### Exercise requirements:
Copy every line of the data below, keeping each one word for word.

(Collection data)
---
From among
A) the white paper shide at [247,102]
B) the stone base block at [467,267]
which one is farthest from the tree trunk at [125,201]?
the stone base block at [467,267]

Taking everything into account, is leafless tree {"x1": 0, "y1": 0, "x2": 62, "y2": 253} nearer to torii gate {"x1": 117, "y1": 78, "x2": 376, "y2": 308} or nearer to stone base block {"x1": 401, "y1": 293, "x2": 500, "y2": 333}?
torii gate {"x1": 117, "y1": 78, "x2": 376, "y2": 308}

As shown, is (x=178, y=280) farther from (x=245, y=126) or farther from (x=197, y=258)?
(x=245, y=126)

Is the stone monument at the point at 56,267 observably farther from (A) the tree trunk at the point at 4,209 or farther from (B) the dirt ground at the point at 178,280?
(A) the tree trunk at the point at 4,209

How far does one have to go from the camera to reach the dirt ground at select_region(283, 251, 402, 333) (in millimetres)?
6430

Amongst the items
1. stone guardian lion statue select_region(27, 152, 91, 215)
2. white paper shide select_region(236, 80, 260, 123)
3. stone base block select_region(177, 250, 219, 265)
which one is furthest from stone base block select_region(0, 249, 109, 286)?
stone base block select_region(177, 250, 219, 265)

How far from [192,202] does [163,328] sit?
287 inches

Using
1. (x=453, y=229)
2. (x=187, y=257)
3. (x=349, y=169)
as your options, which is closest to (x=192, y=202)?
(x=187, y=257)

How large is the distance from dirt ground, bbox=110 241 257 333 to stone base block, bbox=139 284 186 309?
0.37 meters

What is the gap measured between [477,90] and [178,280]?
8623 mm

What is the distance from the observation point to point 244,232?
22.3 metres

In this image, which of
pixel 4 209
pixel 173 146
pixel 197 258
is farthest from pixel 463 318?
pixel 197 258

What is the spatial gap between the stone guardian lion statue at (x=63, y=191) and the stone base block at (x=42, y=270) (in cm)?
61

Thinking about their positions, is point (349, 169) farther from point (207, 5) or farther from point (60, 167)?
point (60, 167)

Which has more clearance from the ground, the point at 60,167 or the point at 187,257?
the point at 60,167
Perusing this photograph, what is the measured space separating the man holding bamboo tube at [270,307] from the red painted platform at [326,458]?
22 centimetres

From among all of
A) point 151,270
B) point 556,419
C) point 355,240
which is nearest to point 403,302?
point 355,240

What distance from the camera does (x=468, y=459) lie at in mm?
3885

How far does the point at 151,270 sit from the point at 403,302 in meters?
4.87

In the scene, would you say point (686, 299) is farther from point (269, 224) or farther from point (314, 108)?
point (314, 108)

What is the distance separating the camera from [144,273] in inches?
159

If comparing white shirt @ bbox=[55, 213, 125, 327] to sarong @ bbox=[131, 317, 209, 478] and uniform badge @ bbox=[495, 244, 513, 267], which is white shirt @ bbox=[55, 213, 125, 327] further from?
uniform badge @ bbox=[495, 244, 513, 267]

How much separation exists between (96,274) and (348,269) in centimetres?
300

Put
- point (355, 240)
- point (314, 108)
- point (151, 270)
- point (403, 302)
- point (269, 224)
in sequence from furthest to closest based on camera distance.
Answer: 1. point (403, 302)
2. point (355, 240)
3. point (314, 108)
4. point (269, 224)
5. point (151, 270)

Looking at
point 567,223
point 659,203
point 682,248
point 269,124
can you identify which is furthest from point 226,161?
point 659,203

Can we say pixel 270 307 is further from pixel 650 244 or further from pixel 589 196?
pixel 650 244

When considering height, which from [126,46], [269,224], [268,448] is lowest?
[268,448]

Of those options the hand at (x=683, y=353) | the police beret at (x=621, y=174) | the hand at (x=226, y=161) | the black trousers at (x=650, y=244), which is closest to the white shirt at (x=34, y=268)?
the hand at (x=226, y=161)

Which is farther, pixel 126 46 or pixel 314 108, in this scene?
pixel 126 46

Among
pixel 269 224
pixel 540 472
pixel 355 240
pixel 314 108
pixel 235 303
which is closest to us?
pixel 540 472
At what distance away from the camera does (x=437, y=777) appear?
---
### Response to this task:
From among
A) the white paper shide at [247,102]
B) the stone base block at [467,267]
which one is farthest from the tree trunk at [125,201]?
the stone base block at [467,267]

Taking everything into account, is leafless tree {"x1": 0, "y1": 0, "x2": 62, "y2": 253} nearer to torii gate {"x1": 117, "y1": 78, "x2": 376, "y2": 308} or nearer to stone base block {"x1": 401, "y1": 293, "x2": 500, "y2": 333}?
torii gate {"x1": 117, "y1": 78, "x2": 376, "y2": 308}

As shown, is (x=178, y=280) farther from (x=245, y=126) or farther from (x=197, y=258)?
(x=245, y=126)

Is the stone monument at the point at 56,267 observably farther from (A) the tree trunk at the point at 4,209 or farther from (B) the dirt ground at the point at 178,280?
(A) the tree trunk at the point at 4,209

How far does one have to go from the camera to reach the dirt ground at select_region(283, 251, 402, 333) (in millimetres)?
6430

Amongst the items
1. stone guardian lion statue select_region(27, 152, 91, 215)
2. white paper shide select_region(236, 80, 260, 123)
3. stone base block select_region(177, 250, 219, 265)
which one is furthest from stone base block select_region(0, 249, 109, 286)?
stone base block select_region(177, 250, 219, 265)

How far from [192,202] does [163,328] sit?
287 inches

Using
1. (x=453, y=229)
2. (x=187, y=257)
3. (x=349, y=169)
as your options, which is closest to (x=192, y=202)?
(x=187, y=257)

How large is the distance from dirt ground, bbox=110 241 257 333 to stone base block, bbox=139 284 186 309?
0.37 meters

What is the gap measured between [477,90] and [178,280]?
8623 mm

What is the distance from the observation point to point 244,232?
22.3 metres

In this image, which of
pixel 4 209
pixel 173 146
pixel 197 258
is farthest from pixel 463 318?
pixel 197 258

What is the spatial gap between the stone guardian lion statue at (x=63, y=191) and the stone base block at (x=42, y=270) (in cm)?
61

Thinking about their positions, is point (349, 169) farther from point (207, 5) or farther from point (60, 167)?
point (60, 167)

Which has more clearance from the ground, the point at 60,167 or the point at 187,257?
the point at 60,167
Perusing this photograph, what is the measured space separating the man holding bamboo tube at [270,307] from the red painted platform at [326,458]?
22 centimetres

From among all of
A) point 151,270
B) point 556,419
C) point 355,240
which is nearest to point 403,302?
point 355,240

What distance from the camera does (x=468, y=459) lie at in mm?
3885

How far does the point at 151,270 sit from the point at 403,302 in meters?
4.87

In the scene, would you say point (686, 299) is farther from point (269, 224) or farther from point (314, 108)?
point (314, 108)

What is the distance separating the camera from [144,273] in inches?
159

If comparing white shirt @ bbox=[55, 213, 125, 327] to sarong @ bbox=[131, 317, 209, 478] and uniform badge @ bbox=[495, 244, 513, 267], which is white shirt @ bbox=[55, 213, 125, 327] further from?
uniform badge @ bbox=[495, 244, 513, 267]

How much separation exists between (96,274) and (348,269) in centimetres?
300

Put
- point (355, 240)
- point (314, 108)
- point (151, 270)
- point (403, 302)
- point (269, 224)
in sequence from furthest to closest based on camera distance.
Answer: 1. point (403, 302)
2. point (355, 240)
3. point (314, 108)
4. point (269, 224)
5. point (151, 270)

Looking at
point 567,223
point 659,203
point 682,248
point 269,124
can you identify which is furthest from point 226,161?
point 659,203

Can we say pixel 270 307 is further from pixel 650 244 or further from pixel 589 196?
pixel 650 244

When considering height, which from [126,46], [269,224], [268,448] is lowest?
[268,448]

Of those options the hand at (x=683, y=353) | the police beret at (x=621, y=174) | the hand at (x=226, y=161) | the black trousers at (x=650, y=244), which is closest to the white shirt at (x=34, y=268)?
the hand at (x=226, y=161)

Which is farther, pixel 126 46 or pixel 314 108, in this scene?
pixel 126 46

Among
pixel 269 224
pixel 540 472
pixel 355 240
pixel 314 108
pixel 235 303
which is closest to us?
pixel 540 472
At what distance away from the camera does (x=437, y=777) appear?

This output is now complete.